CBS Poll For VA Makes No Sense
I am not one of those “Ignore the polls!” type of people. The people who shout that were probably the same ones who were saying it a week before election day in 2008 when it was obvious Obama was going to win and win easily.
That being said, there is nothing wrong with being skeptical about polls and the numbers should be dug into at every level to see if the numbers reflect the current political environment and how they line up with the 2008 results.
Therefore, the state poll released today by Quinnipiac, CBS and the NY Times for VA (CO and WI were also included) makes little sense.
Barack Obama won in 2008 under the best of circumstances, politically. Bad economy? Check. Unpopular wars? Check. Weak Republican candidate? Check. A Democratic candidate promising big changes? Check. Large money advantage? Check.
In Virginia, Obama became the first Democrat since Lyndon Johnson in 1964 to win that state. He won 53% of the vote to McCain’s 47%. It would take the absolute best of circumstances four years later for him to duplicate those numbers.
Except it’s not even close. The economy is still bad, but it’s his economy. Yes, Bin Laden was killed on his watch, but he now has a Middle East disaster on his hands. Romney is not the best Republican candidate, but unlike McCain, he’s willing to throw a punch. Hope and change has become, “It could be worse!” and Romney has the advantage this time with the money.
Let’s look first at the exit polls from 2008 for Virginia. This is from CNN, who always have great exit polling data to look at.
Obama beat McCain amongst Democrats 92% to 8%. No surprise there. McCain also won 92% of the Republican vote. Amongst independents, Obama narrowly won 49% to 48% over McCain.
The party breakdown – Democrats, 39% – Republicans, 33% – Independents 27%. In summary, Obama enjoyed a +6 advantage amongst voters that identified themselves as Democrats over Republicans.
The latest CBS/NY times poll has Obama at 50% and Mitt Romney at 46%. Usually, when a candidate breaks that 50% barrier, the challenge is in trouble.
But when you dig into these numbers, it makes less and less sense. Let’s break it down first by party affiliation in terms of support. Obama is up 95% to 4% amongst Democrats. Romney leads Obama amongst Republicans 95% to 3%. Romney leads Obama amongst Independents 53% to 42%, an 11 point advantage.
So that’s where the head scratching starts. You think, “How can Obama be down by 11 points to Romney amongst Independents, but still be ahead by 4?”

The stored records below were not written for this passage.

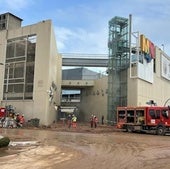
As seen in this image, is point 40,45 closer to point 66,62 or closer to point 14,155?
point 66,62

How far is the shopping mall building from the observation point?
50.2m

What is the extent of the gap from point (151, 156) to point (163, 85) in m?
47.2

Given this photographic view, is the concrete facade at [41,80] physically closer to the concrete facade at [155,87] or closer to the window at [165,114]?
the concrete facade at [155,87]

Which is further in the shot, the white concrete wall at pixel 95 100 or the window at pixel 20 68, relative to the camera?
the white concrete wall at pixel 95 100

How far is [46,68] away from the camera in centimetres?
4972

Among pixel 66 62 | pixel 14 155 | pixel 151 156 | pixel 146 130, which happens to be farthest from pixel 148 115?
pixel 66 62

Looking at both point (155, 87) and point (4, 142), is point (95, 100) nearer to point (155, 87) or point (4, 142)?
point (155, 87)

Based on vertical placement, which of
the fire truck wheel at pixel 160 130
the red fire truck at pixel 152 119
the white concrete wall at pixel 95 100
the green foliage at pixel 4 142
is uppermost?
the white concrete wall at pixel 95 100

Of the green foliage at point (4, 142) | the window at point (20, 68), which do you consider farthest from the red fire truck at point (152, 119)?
the green foliage at point (4, 142)

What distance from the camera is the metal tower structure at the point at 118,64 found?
5447 centimetres

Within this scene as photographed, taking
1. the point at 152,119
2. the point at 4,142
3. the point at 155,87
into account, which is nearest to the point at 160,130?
the point at 152,119

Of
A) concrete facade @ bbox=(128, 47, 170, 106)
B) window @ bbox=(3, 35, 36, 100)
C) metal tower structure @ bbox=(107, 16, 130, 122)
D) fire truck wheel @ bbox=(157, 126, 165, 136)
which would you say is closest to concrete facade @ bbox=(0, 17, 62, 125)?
window @ bbox=(3, 35, 36, 100)

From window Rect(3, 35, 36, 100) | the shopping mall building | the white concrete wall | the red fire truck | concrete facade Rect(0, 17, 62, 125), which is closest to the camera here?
the red fire truck

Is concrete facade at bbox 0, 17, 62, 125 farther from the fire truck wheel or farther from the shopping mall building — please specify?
the fire truck wheel
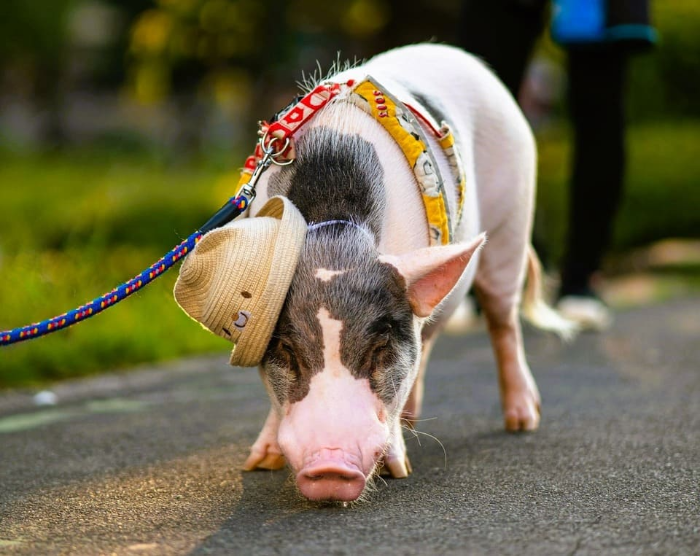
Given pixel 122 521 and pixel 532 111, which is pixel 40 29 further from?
pixel 122 521

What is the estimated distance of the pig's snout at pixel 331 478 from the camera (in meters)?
2.22

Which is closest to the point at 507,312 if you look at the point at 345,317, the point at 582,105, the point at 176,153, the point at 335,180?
the point at 335,180

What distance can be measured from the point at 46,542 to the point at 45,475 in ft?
2.12

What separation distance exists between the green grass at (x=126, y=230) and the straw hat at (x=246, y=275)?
0.46m

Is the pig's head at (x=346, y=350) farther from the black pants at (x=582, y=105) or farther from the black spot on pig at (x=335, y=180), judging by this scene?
the black pants at (x=582, y=105)

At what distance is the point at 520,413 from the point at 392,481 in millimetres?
754

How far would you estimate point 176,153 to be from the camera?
2045cm

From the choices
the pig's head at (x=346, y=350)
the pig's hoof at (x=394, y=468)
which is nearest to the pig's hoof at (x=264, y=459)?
the pig's hoof at (x=394, y=468)

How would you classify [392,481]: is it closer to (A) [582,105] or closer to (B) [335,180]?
(B) [335,180]

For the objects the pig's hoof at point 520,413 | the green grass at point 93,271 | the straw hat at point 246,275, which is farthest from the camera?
the green grass at point 93,271

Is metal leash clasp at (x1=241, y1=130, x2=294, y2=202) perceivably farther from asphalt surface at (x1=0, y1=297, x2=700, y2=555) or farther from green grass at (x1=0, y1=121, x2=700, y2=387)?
asphalt surface at (x1=0, y1=297, x2=700, y2=555)

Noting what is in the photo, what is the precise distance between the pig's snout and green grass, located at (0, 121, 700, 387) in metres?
0.79

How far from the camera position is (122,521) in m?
2.39

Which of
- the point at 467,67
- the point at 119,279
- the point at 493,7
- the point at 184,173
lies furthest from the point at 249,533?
the point at 184,173
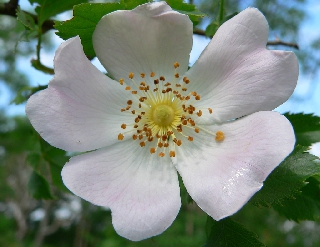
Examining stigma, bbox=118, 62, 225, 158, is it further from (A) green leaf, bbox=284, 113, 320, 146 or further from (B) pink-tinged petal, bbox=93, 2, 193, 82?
(A) green leaf, bbox=284, 113, 320, 146

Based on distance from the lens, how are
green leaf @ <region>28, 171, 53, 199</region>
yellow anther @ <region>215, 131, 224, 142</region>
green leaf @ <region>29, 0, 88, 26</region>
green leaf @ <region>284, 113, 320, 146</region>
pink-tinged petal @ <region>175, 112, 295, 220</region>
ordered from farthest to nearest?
green leaf @ <region>28, 171, 53, 199</region> < green leaf @ <region>29, 0, 88, 26</region> < green leaf @ <region>284, 113, 320, 146</region> < yellow anther @ <region>215, 131, 224, 142</region> < pink-tinged petal @ <region>175, 112, 295, 220</region>

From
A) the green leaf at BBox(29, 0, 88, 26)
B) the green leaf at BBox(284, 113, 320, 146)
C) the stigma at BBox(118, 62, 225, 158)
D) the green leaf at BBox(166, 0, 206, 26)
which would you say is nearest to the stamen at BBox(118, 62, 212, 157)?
the stigma at BBox(118, 62, 225, 158)

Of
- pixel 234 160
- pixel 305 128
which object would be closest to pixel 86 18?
pixel 234 160

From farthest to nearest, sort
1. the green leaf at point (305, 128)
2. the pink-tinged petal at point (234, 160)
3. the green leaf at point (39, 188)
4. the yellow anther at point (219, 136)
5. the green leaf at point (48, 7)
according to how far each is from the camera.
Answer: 1. the green leaf at point (39, 188)
2. the green leaf at point (48, 7)
3. the green leaf at point (305, 128)
4. the yellow anther at point (219, 136)
5. the pink-tinged petal at point (234, 160)

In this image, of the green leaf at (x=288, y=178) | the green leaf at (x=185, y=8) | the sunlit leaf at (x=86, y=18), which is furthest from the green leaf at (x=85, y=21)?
the green leaf at (x=288, y=178)

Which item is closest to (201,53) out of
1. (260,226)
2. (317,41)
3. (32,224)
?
(317,41)

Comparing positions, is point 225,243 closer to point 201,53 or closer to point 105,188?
point 105,188

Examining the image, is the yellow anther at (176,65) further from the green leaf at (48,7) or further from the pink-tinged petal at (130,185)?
the green leaf at (48,7)

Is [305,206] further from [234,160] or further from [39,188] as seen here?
[39,188]
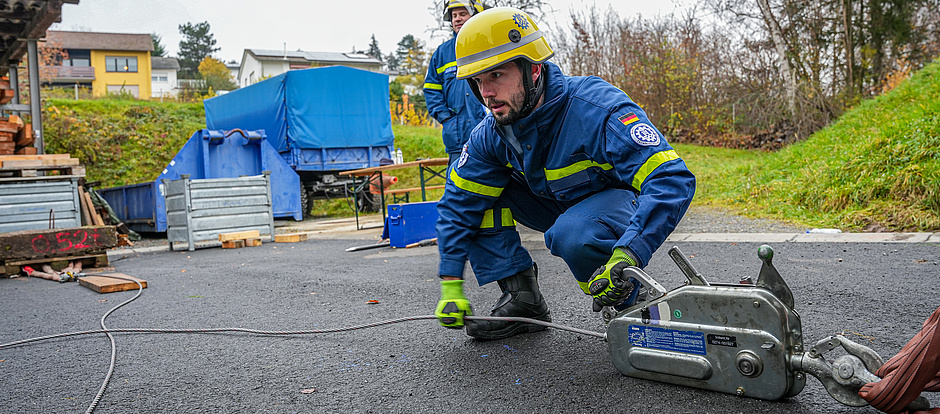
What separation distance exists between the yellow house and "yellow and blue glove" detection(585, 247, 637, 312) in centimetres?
6357

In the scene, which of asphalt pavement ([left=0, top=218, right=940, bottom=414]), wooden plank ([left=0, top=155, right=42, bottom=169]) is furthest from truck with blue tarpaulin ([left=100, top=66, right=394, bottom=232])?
asphalt pavement ([left=0, top=218, right=940, bottom=414])

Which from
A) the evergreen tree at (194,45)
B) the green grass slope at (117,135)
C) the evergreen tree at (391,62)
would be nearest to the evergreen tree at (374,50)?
the evergreen tree at (391,62)

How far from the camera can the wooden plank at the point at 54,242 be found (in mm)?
6055

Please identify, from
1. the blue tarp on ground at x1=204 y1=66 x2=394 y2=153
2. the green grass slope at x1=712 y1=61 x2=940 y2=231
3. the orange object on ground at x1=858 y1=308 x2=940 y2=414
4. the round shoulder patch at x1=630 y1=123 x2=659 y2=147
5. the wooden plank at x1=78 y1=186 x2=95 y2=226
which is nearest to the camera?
the orange object on ground at x1=858 y1=308 x2=940 y2=414

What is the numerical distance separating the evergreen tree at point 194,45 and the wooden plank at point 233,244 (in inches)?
2778

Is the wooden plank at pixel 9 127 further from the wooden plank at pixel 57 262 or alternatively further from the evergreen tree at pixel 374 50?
the evergreen tree at pixel 374 50

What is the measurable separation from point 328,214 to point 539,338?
42.4ft

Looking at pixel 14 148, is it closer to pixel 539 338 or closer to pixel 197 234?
pixel 197 234

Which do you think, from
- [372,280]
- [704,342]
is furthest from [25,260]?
[704,342]

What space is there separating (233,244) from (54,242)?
7.52 feet

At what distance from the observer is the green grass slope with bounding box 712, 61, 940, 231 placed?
571 cm

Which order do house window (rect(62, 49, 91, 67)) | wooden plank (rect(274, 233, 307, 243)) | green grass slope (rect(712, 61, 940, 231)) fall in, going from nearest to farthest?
green grass slope (rect(712, 61, 940, 231)) → wooden plank (rect(274, 233, 307, 243)) → house window (rect(62, 49, 91, 67))

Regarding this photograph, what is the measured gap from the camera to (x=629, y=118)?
216 centimetres

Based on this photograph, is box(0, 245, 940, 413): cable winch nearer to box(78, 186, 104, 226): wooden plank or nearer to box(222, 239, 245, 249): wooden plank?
box(222, 239, 245, 249): wooden plank
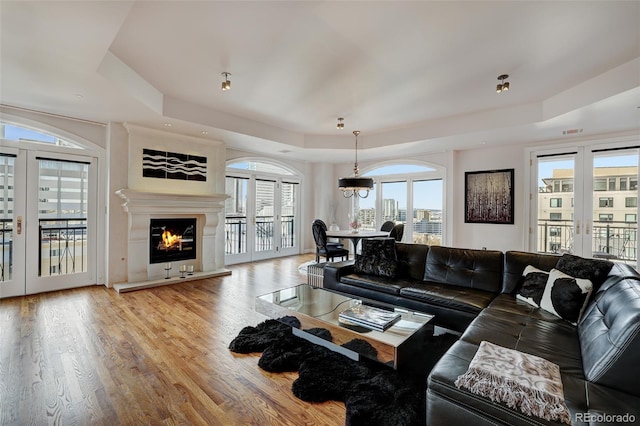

It’s in the party identification. In 2008, in VA it was +6 for Democrats which was in line nationally. Obama won by over 7% and Gallup reported that in 2008, the party identification for Democrats was 36% and for Republicans it was 28% or +8. If we fast forward to 2012, that big advantage is gone. In looking at what Gallup has now (and ignore the latest number that shows Democrats +8 again as it reflects numbers during the the Democratic National Convention. That was reflected in the Gallup daily tracking poll for a day or two when Obama led Romney 50% to 43% but the race is essentially tied again so that advantage is gone. I remind you to look at the trend, not one particular result) the advantage averages around +3 for Democrats.
With that in mind, we turn to the party ID breakdown in this latest poll:
Democrats, 35% – Republicans 24% – Independents 36% – A +11 advantage for Obama
How did they arrive at these numbers? Again, Obama won in 2008 under the best of circumstances for him. Virginia has open primaries so there are no registration numbers to track, but it just seems odd that in opposition to all other indicators out there, Obama has increased his advantage in Virginia. In addition, nobody can say with a straight face that Romney will win Independents by 11 points and still lose overall by 4 points.
This is not the first poll in Virginia that uses what seems to be outlandish party identification numbers. If anybody has any insight as to how they are arriving at these numbers, please let me know.